---------- Text for analysis ----------

6/9/2015 01:30:48 pm

What is a layperson/non-Bible scholar to do??

Here is our dilemma: Every Christian Old Testament Bible scholar, apologist, pastor, and priest on the planet says that the Old Testament prophesies the birth and death of Jesus of Nazareth as the Jewish Messiah (ben David). However, every (non-messianic) Jewish "Old Testament" scholar and rabbi adamantly states that there is not one single prophecy in the Hebrew Bible about Jesus.

So who are we poor ignorant saps to believe?

In lieu of spending the next 10 years becoming a fluent Hebrew-speaking Old Testament scholar yourself, I would suggest using some good ol' common sense. Who is more likely to be correct:

1.) Jewish sages and rabbis who have spent their entire lives immersed in Jewish culture, the Jewish Faith, the Hebrew language, and the Hebrew Bible---for the last 2,000 years...or... 2.) seminary graduates from Christian Bible colleges in Dallas, Texas and Lynchburg, Virginia?

Sorry, Christian scholars, but using good ol' common sense, I have to go with the Jewish scholars. And Jewish scholars say that Christian translators deliberately mistranslated and distorted the Hebrew Bible to say things in the Christian Bible that is never said in the original Hebrew---for the purpose of inventing prophesies into which they could "shoehorn" Jesus!

I recommend that every Christian read the bombshell book, "Twenty-Six Reasons Why Jews Don't Believe in Jesus" by orthodox Jewish author, Asher Norman. You will be blown away by the evidence that this Jewish author presents that confirms why Jews have said the following for the last two thousand years: "Jesus of Nazareth was NOT the Messiah."

---------- Supplied information ----------

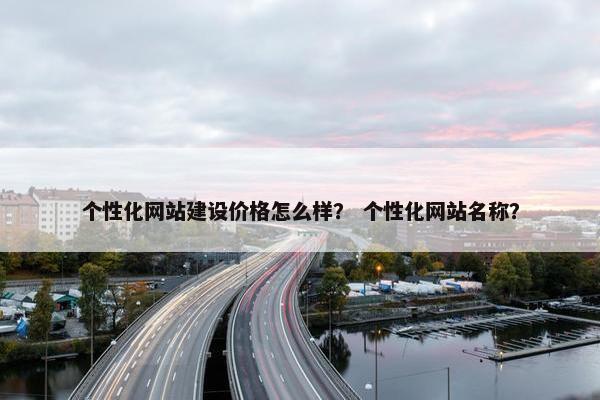 个性化网站建设价格怎么样？ 个性化网站名称？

----------

* [Task list]:
1. Write out the text on Old Testament prophecy word for word, from "Here is our" up to and including "saps to believe?".
2. State whether each statement agrees with the text on Old Testament prophecy, answering yes or no and quoting the words that decide it: (a) The writer proposes spending ten years learning Hebrew to settle the question. (b) The recommended book is by Asher Norman. (c) The writer sides with the Christian scholars.
Rely solely on the text on Old Testament prophecy, not on the material.

* [Replies]:
1.
Here is our dilemma: Every Christian Old Testament Bible scholar, apologist, pastor, and priest on the planet says that the Old Testament prophesies the birth and death of Jesus of Nazareth as the Jewish Messiah (ben David). However, every (non-messianic) Jewish "Old Testament" scholar and rabbi adamantly states that there is not one single prophecy in the Hebrew Bible about Jesus.

So who are we poor ignorant saps to believe?

2.
(a) No: "In lieu of spending the next 10 years becoming a fluent Hebrew-speaking Old Testament scholar yourself, I would suggest using some good ol' common sense."
(b) Yes: "by orthodox Jewish author, Asher Norman."
(c) No: "I have to go with the Jewish scholars."